Results in relation to category

An important and central pillar of this studio is the active engagement of a professional design team that offer critique, advice and support for the student work.  The situational aspect of the wicked problem is an essential root to the studio.  Embedding the original design team in the theoretical studio grounds the design activity, brings a realism to the studio and imparts a wealth of tacit knowledge to the students.  As the work progresses the professional team moves from sharing to motivating and propelling behaviour as it underpins each of the student group’s speculative and reasoned presentations. 
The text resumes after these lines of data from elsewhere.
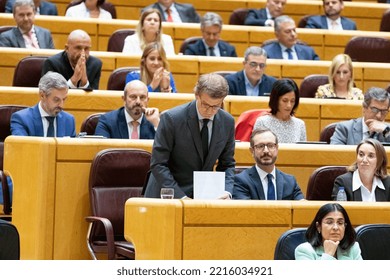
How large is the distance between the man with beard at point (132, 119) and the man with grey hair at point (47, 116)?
0.56 ft

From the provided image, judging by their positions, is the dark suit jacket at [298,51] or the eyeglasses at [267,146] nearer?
the eyeglasses at [267,146]

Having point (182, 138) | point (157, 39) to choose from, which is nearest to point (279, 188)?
point (182, 138)

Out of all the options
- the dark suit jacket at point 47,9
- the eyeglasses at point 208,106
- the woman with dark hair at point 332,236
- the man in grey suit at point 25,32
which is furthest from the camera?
the dark suit jacket at point 47,9

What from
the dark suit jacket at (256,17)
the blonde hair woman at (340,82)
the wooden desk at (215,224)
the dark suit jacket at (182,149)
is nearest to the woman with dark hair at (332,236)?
the wooden desk at (215,224)

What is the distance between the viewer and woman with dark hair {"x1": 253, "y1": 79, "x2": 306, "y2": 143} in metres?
5.18

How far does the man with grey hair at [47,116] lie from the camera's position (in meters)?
4.77

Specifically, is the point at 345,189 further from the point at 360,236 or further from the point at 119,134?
the point at 119,134

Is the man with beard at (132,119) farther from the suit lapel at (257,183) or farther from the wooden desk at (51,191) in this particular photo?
the suit lapel at (257,183)

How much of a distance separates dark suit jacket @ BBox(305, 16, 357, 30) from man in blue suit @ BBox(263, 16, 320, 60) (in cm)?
71

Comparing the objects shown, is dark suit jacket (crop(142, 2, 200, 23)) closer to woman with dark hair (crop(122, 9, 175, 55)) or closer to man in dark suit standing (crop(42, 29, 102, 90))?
woman with dark hair (crop(122, 9, 175, 55))

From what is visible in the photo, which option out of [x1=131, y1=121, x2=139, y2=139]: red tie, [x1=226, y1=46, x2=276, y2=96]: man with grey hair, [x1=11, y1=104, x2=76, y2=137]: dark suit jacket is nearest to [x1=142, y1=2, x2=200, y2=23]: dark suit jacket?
[x1=226, y1=46, x2=276, y2=96]: man with grey hair

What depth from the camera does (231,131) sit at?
4.17 m

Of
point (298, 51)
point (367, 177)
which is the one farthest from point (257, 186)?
point (298, 51)
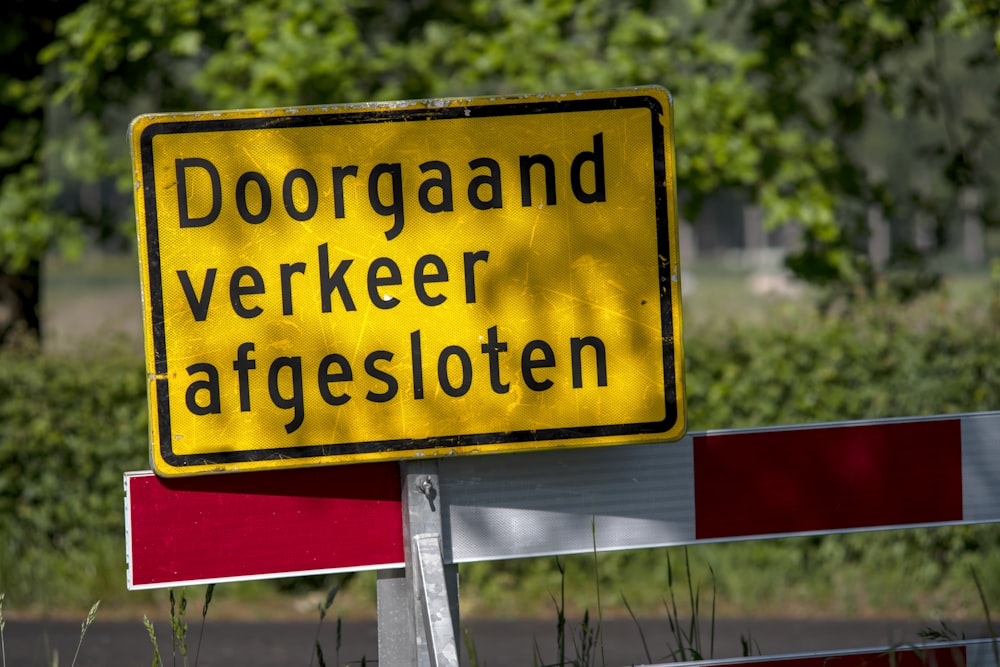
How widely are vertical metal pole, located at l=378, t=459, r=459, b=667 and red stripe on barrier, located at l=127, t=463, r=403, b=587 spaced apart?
3.1 inches

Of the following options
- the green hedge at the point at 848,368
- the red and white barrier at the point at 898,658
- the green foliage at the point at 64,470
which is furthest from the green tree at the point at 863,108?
the red and white barrier at the point at 898,658

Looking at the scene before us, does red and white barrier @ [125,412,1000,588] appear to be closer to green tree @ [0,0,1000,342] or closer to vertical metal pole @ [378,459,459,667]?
vertical metal pole @ [378,459,459,667]

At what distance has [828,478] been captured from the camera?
7.29 feet

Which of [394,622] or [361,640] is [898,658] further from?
[361,640]

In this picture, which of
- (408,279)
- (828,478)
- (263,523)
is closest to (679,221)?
(828,478)

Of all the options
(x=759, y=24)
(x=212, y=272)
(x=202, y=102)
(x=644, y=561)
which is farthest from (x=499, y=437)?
(x=202, y=102)

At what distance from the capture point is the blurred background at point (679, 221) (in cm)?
606

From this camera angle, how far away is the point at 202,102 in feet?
25.4

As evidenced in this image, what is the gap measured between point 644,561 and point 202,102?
449cm

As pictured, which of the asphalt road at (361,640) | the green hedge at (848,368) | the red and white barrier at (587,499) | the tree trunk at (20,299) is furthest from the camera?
the tree trunk at (20,299)

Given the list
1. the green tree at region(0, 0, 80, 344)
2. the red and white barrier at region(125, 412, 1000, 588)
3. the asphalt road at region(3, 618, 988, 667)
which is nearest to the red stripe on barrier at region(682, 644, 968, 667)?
the red and white barrier at region(125, 412, 1000, 588)

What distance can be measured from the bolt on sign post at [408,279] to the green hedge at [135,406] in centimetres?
416

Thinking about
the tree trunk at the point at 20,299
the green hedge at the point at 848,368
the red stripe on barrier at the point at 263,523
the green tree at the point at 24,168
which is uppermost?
the green tree at the point at 24,168

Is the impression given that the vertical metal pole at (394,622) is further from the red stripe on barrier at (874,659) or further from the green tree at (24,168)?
the green tree at (24,168)
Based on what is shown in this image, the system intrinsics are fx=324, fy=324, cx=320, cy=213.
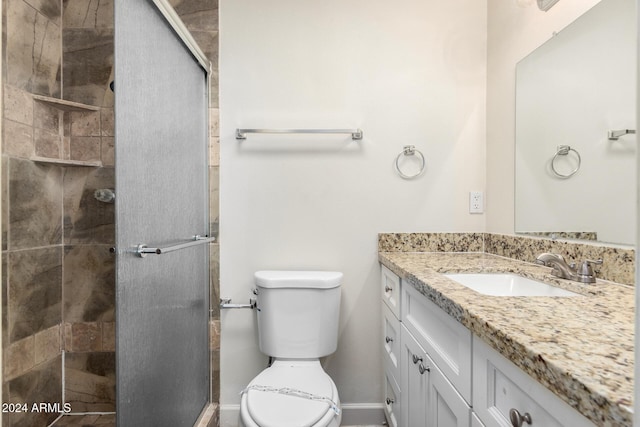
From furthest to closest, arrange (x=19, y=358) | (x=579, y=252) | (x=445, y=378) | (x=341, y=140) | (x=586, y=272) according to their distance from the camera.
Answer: (x=341, y=140), (x=19, y=358), (x=579, y=252), (x=586, y=272), (x=445, y=378)

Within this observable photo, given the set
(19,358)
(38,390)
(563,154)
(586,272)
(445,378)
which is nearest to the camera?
(445,378)

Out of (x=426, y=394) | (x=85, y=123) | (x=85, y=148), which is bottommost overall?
(x=426, y=394)

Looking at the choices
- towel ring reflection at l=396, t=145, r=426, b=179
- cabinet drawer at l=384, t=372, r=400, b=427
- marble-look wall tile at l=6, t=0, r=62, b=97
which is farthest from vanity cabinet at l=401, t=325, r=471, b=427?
marble-look wall tile at l=6, t=0, r=62, b=97

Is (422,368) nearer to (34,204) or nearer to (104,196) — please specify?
(104,196)

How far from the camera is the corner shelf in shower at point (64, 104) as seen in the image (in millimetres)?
1465

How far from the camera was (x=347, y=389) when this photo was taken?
5.65 ft

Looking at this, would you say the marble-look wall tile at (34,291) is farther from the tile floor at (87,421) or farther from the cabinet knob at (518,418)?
the cabinet knob at (518,418)

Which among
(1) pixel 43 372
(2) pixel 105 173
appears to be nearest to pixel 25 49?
(2) pixel 105 173

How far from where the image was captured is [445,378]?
0.87 metres

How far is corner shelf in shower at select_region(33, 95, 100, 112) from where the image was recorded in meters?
1.46

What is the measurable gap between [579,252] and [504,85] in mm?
893

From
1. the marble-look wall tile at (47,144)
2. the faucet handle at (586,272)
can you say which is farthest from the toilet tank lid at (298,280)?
Answer: the marble-look wall tile at (47,144)

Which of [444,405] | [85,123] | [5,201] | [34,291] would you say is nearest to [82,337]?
[34,291]

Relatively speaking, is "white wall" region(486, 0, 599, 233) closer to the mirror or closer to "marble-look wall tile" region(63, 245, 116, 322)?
the mirror
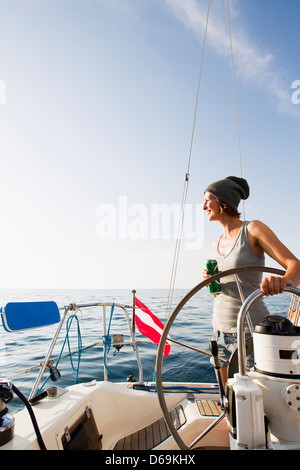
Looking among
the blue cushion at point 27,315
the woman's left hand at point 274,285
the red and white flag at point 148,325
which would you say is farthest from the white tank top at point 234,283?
the red and white flag at point 148,325

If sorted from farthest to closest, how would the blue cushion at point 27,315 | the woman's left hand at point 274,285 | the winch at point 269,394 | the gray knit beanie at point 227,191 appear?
the gray knit beanie at point 227,191 → the blue cushion at point 27,315 → the woman's left hand at point 274,285 → the winch at point 269,394

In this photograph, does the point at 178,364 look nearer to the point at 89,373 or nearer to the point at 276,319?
the point at 89,373

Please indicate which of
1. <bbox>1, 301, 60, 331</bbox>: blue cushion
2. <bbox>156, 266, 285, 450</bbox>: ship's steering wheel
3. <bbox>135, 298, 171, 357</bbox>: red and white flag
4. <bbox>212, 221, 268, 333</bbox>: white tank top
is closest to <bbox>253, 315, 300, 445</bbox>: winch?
Answer: <bbox>156, 266, 285, 450</bbox>: ship's steering wheel

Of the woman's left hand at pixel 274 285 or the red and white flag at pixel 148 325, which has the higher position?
the woman's left hand at pixel 274 285

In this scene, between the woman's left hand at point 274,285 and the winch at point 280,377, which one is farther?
the woman's left hand at point 274,285

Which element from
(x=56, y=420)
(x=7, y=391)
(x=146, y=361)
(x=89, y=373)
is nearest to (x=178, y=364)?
(x=146, y=361)

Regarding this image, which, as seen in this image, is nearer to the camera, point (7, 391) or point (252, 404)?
point (252, 404)

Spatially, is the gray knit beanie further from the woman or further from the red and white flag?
the red and white flag

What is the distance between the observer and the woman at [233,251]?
136 centimetres

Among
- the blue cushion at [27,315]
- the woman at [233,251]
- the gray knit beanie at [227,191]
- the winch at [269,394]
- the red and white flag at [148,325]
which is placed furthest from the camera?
the red and white flag at [148,325]

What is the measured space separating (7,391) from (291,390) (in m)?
0.78

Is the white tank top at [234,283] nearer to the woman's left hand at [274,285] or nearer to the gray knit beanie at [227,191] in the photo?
the gray knit beanie at [227,191]
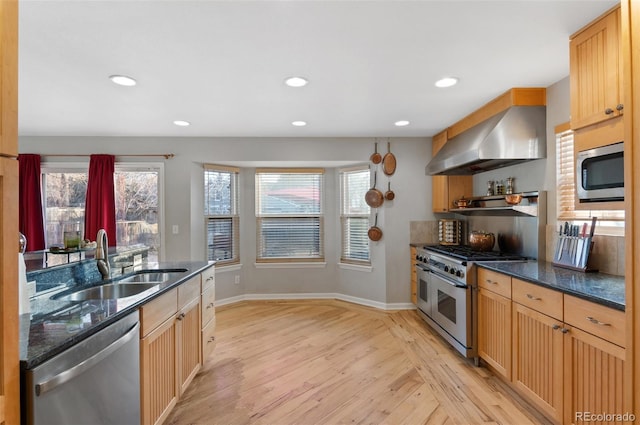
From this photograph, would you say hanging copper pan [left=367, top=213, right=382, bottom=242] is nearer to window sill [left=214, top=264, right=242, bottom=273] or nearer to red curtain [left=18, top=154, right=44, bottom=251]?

’I gained new insight at every stage while honing my skills on the areas where I contributed… The remote working helped to develop alternative communication modes, stronger team work all the while alternating the various leadership roles.’ Student C

 ‘I learned a lot about organisation and responsibility.  Or rather the responsibility of being organised.’ Student D

‘I think the outcome of our building is something we can be proud of. It has certainly been an iterative process, but we have maintained the same objectives from the outset and we feel we have achieved them.  I have no doubt that if we were to have undertaken this project alone, the outcome would have been very different.  But I think the richness of our project comes in the collaboration...’ Student E

 ‘I felt more at-ease to offer my opinions or ideas as I was comfortable with my group members, in comparison to groupwork in other years. Student F

‘At the very start I didn’t think of it as a normal ‘studio project’, that somehow because it was more situated in the ‘real world’, that it didn’t have to be as creatively driven as our typical projects of the past. This process showed me the values of both sides of designing: the real, situated thing; and the imaginative, conceptual processes going on behind the scenes. Student G

How Citizens benefit

Not Applicable

Innovative character

This is the first collaborative design studio that has embedded a responsible design curriculum at its core.  It is to our knowledge also a first in the manner in which it has embedded external professionals from a range of built environment disciplines into the pedagogic process.  

The cognitive scaffold approach is not completely unique but in terms of its application is unusual in architectural design modules. 

Furthermore, by embedding a servant leadership model into the process it also encourages a broader understanding of leadership modes helping to inculcate key personal skills in the student.